Executive takeaway: Drive more efficiency in your development teams by implementing policies, procedures, and tools to enable distributed workforces, shared code repositories, and VPN access, and to foster a distributed development culture like inner source.
4. Resilience
For geographically distributed development teams, a situation like the current pandemic can have a disastrous impact on productivity. In contrast, inner source or open source team members can continue functioning in a perfectly resilient mode from wherever they are located. As GitHub reported in a May 2020 study, open source projects with developers located around the globe haven’t slowed significantly as a result of COVID-19.
Executive takeaway: Put your company back on its original product development track by leveraging the natural resilience inherent to distributed open source and inner source.
5. Talent acquisition and retention
Smart organizations use open source to attract the best talent. Contributing to visible open source projects, publishing your own code as open source, and communicating openly about this on targeted social media platforms are also great ways to keep talent in house.

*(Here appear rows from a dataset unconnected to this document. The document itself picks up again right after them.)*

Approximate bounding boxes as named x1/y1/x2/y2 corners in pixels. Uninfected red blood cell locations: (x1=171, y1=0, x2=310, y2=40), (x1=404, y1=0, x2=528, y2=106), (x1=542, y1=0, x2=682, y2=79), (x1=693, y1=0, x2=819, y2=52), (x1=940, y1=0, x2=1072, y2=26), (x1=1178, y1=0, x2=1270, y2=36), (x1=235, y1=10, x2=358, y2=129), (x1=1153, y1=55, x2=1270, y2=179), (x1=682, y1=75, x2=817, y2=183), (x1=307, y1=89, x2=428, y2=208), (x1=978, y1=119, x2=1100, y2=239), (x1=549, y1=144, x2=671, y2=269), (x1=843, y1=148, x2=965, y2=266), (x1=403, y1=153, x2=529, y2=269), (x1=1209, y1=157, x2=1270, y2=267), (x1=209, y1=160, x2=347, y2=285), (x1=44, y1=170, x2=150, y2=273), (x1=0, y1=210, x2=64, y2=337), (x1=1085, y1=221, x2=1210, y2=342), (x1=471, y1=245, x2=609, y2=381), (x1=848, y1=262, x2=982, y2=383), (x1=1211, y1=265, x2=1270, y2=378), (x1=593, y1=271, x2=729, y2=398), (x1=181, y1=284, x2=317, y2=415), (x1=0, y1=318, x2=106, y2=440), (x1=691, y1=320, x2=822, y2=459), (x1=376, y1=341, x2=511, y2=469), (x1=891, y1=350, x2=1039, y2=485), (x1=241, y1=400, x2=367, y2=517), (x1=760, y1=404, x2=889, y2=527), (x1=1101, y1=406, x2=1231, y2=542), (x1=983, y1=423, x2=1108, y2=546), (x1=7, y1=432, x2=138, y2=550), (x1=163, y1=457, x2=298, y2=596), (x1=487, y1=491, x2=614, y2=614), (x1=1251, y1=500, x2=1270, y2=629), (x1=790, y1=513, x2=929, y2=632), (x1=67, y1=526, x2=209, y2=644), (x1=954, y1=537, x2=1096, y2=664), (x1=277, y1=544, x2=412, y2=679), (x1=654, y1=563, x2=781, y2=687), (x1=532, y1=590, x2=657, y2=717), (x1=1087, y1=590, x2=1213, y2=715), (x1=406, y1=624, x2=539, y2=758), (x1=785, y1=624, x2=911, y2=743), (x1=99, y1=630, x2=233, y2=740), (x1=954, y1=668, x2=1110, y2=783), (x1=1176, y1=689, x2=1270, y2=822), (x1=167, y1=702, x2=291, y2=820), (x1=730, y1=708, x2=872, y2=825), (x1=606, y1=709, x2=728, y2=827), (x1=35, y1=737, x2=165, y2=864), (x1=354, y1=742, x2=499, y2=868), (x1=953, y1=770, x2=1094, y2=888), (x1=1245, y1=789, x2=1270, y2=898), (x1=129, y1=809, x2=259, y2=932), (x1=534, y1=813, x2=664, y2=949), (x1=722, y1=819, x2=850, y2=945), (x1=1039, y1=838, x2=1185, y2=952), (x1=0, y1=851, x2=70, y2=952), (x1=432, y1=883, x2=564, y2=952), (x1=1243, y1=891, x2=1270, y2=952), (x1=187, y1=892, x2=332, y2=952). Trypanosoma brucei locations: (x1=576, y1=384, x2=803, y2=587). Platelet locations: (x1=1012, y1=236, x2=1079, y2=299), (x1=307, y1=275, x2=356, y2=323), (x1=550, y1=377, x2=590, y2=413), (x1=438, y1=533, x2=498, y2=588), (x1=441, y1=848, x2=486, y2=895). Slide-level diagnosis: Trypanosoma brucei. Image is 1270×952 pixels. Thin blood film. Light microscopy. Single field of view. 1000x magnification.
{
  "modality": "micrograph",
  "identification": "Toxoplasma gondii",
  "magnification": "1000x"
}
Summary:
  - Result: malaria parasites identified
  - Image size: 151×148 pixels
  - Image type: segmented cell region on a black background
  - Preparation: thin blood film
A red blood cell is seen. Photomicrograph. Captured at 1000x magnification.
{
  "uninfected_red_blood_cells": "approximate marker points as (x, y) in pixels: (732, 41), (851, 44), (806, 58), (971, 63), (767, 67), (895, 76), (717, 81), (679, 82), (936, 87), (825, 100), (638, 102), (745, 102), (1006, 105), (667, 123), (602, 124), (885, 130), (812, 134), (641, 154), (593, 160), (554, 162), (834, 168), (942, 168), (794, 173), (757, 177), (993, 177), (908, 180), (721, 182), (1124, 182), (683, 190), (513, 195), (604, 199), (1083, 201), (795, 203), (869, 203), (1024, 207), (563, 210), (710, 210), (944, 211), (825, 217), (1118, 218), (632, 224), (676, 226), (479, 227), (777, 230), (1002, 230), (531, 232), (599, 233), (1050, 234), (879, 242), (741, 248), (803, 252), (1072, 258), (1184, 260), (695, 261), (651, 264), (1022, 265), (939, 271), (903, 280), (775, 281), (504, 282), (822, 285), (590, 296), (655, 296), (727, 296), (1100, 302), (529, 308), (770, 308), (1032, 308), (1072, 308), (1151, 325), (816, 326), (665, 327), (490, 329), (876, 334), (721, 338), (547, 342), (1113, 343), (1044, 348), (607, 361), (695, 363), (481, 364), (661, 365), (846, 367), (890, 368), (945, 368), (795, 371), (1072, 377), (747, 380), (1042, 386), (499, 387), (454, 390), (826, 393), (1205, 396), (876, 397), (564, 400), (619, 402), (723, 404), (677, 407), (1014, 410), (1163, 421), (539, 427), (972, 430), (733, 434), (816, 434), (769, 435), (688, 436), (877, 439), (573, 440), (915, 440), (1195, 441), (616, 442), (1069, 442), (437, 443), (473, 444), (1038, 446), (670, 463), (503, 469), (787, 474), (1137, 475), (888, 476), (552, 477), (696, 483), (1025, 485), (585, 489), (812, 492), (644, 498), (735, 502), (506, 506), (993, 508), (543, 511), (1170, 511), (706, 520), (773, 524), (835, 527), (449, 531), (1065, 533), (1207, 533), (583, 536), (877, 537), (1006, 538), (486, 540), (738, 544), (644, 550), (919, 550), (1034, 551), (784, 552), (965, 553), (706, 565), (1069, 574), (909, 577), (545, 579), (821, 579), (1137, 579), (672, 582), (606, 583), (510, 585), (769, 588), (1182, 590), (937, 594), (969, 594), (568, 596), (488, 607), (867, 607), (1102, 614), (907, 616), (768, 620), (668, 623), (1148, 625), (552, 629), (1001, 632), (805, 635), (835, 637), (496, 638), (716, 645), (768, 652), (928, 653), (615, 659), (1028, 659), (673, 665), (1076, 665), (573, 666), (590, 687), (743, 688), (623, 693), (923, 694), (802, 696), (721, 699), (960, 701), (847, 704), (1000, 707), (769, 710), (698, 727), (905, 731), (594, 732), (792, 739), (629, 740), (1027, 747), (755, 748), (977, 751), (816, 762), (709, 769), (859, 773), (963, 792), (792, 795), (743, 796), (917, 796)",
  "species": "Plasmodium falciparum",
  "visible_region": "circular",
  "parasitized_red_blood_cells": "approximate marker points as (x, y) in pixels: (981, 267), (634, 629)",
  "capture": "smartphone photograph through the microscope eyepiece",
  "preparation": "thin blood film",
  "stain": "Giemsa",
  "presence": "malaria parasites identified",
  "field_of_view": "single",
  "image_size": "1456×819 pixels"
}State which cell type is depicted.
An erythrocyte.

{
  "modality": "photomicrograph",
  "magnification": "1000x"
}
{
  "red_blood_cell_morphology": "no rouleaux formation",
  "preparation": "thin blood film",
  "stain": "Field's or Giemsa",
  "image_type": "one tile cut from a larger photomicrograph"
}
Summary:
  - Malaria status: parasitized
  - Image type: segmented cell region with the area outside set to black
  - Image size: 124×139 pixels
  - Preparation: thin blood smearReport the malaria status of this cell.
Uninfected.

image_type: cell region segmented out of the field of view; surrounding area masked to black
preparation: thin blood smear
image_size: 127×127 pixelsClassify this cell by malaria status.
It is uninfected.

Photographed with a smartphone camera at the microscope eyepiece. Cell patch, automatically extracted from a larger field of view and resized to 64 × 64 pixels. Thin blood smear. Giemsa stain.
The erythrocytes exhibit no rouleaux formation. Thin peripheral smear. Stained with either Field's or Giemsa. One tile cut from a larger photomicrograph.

[ What open source skills are hot now? Read also: Open source IT jobs by the numbers: 13 statistics. ]
Executive takeaway: Work with your HR team and your OSPO to leverage open source activities that will attract talented developers.
The vast majority of organizations leveraging open source in their regular activities see significant benefits every day. The innovation, resilience, talent attraction, and retention benefits of open source often outweigh the cost advantages that first attract many organizations.